• Problem to solve: Every record here needs to be written out again exactly.

===== Given data =====

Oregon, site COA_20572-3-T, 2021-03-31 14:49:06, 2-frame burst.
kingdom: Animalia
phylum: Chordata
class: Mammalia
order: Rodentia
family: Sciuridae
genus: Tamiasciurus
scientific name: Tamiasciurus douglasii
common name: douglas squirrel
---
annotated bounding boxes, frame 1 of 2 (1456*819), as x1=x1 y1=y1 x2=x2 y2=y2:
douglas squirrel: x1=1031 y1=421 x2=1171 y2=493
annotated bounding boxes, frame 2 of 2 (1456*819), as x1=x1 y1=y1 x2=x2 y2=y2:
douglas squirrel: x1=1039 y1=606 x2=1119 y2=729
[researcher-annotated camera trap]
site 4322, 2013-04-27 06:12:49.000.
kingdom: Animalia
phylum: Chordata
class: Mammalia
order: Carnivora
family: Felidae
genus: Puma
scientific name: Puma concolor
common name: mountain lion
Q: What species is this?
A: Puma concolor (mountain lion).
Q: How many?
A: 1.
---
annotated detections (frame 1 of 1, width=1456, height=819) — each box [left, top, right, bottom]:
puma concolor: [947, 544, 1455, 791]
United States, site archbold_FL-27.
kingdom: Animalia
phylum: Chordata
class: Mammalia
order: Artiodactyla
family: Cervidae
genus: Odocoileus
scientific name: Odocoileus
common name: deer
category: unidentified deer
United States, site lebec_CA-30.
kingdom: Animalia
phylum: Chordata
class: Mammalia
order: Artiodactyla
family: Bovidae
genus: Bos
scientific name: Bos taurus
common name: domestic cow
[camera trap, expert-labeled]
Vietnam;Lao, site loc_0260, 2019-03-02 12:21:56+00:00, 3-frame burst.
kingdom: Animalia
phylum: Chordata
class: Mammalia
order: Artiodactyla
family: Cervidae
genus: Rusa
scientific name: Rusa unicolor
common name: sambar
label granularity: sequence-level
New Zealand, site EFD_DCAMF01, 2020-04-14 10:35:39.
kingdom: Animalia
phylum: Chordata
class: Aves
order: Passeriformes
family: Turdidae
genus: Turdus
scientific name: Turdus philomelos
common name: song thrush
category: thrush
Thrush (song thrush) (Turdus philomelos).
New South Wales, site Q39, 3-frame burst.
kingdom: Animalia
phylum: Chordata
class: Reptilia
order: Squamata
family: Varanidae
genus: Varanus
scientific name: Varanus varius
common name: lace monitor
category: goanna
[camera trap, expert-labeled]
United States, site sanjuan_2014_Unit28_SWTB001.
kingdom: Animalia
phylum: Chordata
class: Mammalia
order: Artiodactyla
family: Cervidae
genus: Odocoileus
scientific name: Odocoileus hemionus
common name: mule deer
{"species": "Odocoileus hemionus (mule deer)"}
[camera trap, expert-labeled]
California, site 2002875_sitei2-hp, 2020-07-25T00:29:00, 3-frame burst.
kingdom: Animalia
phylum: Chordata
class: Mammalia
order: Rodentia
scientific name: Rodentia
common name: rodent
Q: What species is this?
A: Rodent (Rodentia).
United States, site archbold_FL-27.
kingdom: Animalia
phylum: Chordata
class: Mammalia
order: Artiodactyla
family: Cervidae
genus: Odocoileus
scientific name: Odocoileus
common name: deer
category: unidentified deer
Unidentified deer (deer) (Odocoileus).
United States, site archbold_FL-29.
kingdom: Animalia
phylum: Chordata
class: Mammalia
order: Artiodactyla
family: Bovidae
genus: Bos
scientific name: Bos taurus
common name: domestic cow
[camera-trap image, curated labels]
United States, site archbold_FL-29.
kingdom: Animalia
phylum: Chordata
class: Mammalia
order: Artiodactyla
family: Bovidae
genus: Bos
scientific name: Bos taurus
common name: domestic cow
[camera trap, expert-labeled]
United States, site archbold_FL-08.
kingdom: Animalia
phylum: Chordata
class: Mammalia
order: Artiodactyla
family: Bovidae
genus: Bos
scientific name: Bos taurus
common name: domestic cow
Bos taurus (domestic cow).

=====

• Answer space:
Oregon, site COA_20572-3-T, 2021-03-31 14:49:06, 2-frame burst.
kingdom: Animalia
phylum: Chordata
class: Mammalia
order: Rodentia
family: Sciuridae
genus: Tamiasciurus
scientific name: Tamiasciurus douglasii
common name: douglas squirrel
---
annotated bounding boxes, frame 1 of 2 (1456*819), as x1=x1 y1=y1 x2=x2 y2=y2:
douglas squirrel: x1=1031 y1=421 x2=1171 y2=493
annotated bounding boxes, frame 2 of 2 (1456*819), as x1=x1 y1=y1 x2=x2 y2=y2:
douglas squirrel: x1=1039 y1=606 x2=1119 y2=729
[researcher-annotated camera trap]
site 4322, 2013-04-27 06:12:49.000.
kingdom: Animalia
phylum: Chordata
class: Mammalia
order: Carnivora
family: Felidae
genus: Puma
scientific name: Puma concolor
common name: mountain lion
Q: What species is this?
A: Puma concolor (mountain lion).
Q: How many?
A: 1.
---
annotated detections (frame 1 of 1, width=1456, height=819) — each box [left, top, right, bottom]:
puma concolor: [947, 544, 1455, 791]
United States, site archbold_FL-27.
kingdom: Animalia
phylum: Chordata
class: Mammalia
order: Artiodactyla
family: Cervidae
genus: Odocoileus
scientific name: Odocoileus
common name: deer
category: unidentified deer
United States, site lebec_CA-30.
kingdom: Animalia
phylum: Chordata
class: Mammalia
order: Artiodactyla
family: Bovidae
genus: Bos
scientific name: Bos taurus
common name: domestic cow
[camera trap, expert-labeled]
Vietnam;Lao, site loc_0260, 2019-03-02 12:21:56+00:00, 3-frame burst.
kingdom: Animalia
phylum: Chordata
class: Mammalia
order: Artiodactyla
family: Cervidae
genus: Rusa
scientific name: Rusa unicolor
common name: sambar
label granularity: sequence-level
New Zealand, site EFD_DCAMF01, 2020-04-14 10:35:39.
kingdom: Animalia
phylum: Chordata
class: Aves
order: Passeriformes
family: Turdidae
genus: Turdus
scientific name: Turdus philomelos
common name: song thrush
category: thrush
Thrush (song thrush) (Turdus philomelos).
New South Wales, site Q39, 3-frame burst.
kingdom: Animalia
phylum: Chordata
class: Reptilia
order: Squamata
family: Varanidae
genus: Varanus
scientific name: Varanus varius
common name: lace monitor
category: goanna
[camera trap, expert-labeled]
United States, site sanjuan_2014_Unit28_SWTB001.
kingdom: Animalia
phylum: Chordata
class: Mammalia
order: Artiodactyla
family: Cervidae
genus: Odocoileus
scientific name: Odocoileus hemionus
common name: mule deer
{"species": "Odocoileus hemionus (mule deer)"}
[camera trap, expert-labeled]
California, site 2002875_sitei2-hp, 2020-07-25T00:29:00, 3-frame burst.
kingdom: Animalia
phylum: Chordata
class: Mammalia
order: Rodentia
scientific name: Rodentia
common name: rodent
Q: What species is this?
A: Rodent (Rodentia).
United States, site archbold_FL-27.
kingdom: Animalia
phylum: Chordata
class: Mammalia
order: Artiodactyla
family: Cervidae
genus: Odocoileus
scientific name: Odocoileus
common name: deer
category: unidentified deer
Unidentified deer (deer) (Odocoileus).
United States, site archbold_FL-29.
kingdom: Animalia
phylum: Chordata
class: Mammalia
order: Artiodactyla
family: Bovidae
genus: Bos
scientific name: Bos taurus
common name: domestic cow
[camera-trap image, curated labels]
United States, site archbold_FL-29.
kingdom: Animalia
phylum: Chordata
class: Mammalia
order: Artiodactyla
family: Bovidae
genus: Bos
scientific name: Bos taurus
common name: domestic cow
[camera trap, expert-labeled]
United States, site archbold_FL-08.
kingdom: Animalia
phylum: Chordata
class: Mammalia
order: Artiodactyla
family: Bovidae
genus: Bos
scientific name: Bos taurus
common name: domestic cow
Bos taurus (domestic cow).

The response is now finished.